1. A method for manufacturing a defect-free silicon single crystal by the CZ method, comprising the steps of: disposing a cylindrical cooler around the silicon single crystal; andby adjusting a pulling speed of the silicon single crystal, a rotation speed of a crucible that stores molten silicon and a rotation speed of the silicon single crystal, and an output ratio of a multi-heater separated into at least two in the longitudinal direction of the silicon single crystal disposed around the crucible, controlling a temperature gradient on a side surface of the silicon single crystal in the longitudinal direction of the silicon single crystal, a height of a solid-liquid interface, and an oxygen concentration in the longitudinal direction of the silicon single crystal, to manufacture a defect-free silicon single crystal.

2. The method according to claim 1, wherein the multi-heater consists of an upper heater and a lower heater located below the upper heater, and the output ratio of the lower heater to the upper heater is set to 0.9 or more and 3.5 or less.

3. The method according to claim 1, wherein the multi-heater consists of a cylindrical side heater disposed around the crucible and a bottom heater disposed on a lower side of the crucible, and the output ratio of the bottom heater to the side heater is set to 0.9 or more and 3.5 or less.

4. The method according to claim 2, wherein the output ratio is set to 0.9 or more and 1.5 or less.

5. The method according to claim 3, wherein the output ratio is set to 0.9 or more and 1.5 or less.

6. The method according to claim 2, wherein the output ratio is changed and adjusted in the longitudinal direction of the silicon single crystal.

7. The method according to claim 1, wherein the rotation speed of the crucible is set to 0.5 rpm or more and 1 rpm or less.

8. The method according to claim 1, wherein the rotation speed of the silicon single crystal is set to 18 rpm or more and 20 rpm or less in a reverse direction of the rotation of the crucible.

9. The method according to claim 8, wherein the rotation speed of the silicon single crystal is set to 18 rpm or more and 20 rpm or less in a reverse direction of the rotation of the crucible.

10. The method according to claim 1, further comprising the step of: changing and adjusting a distance between the lower edge of a heat shield plate surrounding the silicon single crystal and adjusting an amount of radiant heat radiated onto the silicon single crystal and the surface of the molten silicon in the longitudinal direction of the silicon single crystal.

11. The method according to claim 10, wherein the distance between the lower edge of the heat shield plate and the surface of the molten silicon is adjusted in a range from 45 mm or more to 75 mm or less, and the pulling speed of the silicon single crystal is adjusted in a range from 0.45 mm/min or more to 0.70 mm/min or less.

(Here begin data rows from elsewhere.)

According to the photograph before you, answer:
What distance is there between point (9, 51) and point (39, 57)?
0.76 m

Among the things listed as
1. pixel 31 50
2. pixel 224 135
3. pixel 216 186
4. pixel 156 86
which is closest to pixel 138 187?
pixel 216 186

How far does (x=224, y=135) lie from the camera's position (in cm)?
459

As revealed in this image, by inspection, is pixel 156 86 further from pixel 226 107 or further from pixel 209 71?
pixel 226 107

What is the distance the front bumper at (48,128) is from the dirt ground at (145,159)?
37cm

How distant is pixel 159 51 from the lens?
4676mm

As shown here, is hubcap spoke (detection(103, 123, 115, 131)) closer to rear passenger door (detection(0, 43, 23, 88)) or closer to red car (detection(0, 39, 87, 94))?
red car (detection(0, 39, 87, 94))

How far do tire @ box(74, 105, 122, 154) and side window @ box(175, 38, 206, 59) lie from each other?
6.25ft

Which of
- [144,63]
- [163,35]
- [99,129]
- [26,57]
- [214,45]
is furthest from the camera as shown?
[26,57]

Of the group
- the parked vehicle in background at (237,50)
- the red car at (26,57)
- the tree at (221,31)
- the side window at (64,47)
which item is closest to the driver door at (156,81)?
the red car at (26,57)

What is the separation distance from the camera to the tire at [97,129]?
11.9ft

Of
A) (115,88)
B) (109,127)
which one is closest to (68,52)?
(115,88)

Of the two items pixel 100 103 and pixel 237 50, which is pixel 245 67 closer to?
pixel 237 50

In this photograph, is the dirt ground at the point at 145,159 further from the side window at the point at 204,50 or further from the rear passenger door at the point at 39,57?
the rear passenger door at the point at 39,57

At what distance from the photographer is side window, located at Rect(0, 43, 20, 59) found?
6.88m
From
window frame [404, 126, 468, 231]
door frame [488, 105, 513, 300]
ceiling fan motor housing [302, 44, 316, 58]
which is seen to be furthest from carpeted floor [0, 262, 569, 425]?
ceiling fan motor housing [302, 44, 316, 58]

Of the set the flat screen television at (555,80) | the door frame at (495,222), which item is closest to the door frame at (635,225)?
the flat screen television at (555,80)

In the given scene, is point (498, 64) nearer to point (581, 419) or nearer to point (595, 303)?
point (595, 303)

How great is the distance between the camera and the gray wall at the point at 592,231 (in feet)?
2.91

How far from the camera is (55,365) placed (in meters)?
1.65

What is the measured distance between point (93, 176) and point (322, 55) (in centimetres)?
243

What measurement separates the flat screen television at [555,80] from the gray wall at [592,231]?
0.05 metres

12. The method according to claim 1, wherein a magnetic field is applied to the molten silicon.

13. A method for manufacturing a defect-free silicon single crystal by the CZ method, comprising the step of: by adjusting a pulling speed of the silicon single crystal, a rotation speed of a crucible that stores molten silicon and a rotation speed of the silicon single crystal, and an output ratio of a multi-heater separated into at least two in the longitudinal direction of the silicon single crystal disposed around the crucible, controlling a temperature gradient on the side surface of the silicon single crystal in the longitudinal direction of the silicon single crystal, a height of a solid-liquid interface, and an oxygen concentration in the longitudinal direction of the silicon single crystal, to manufacture a defect-free silicon single crystal.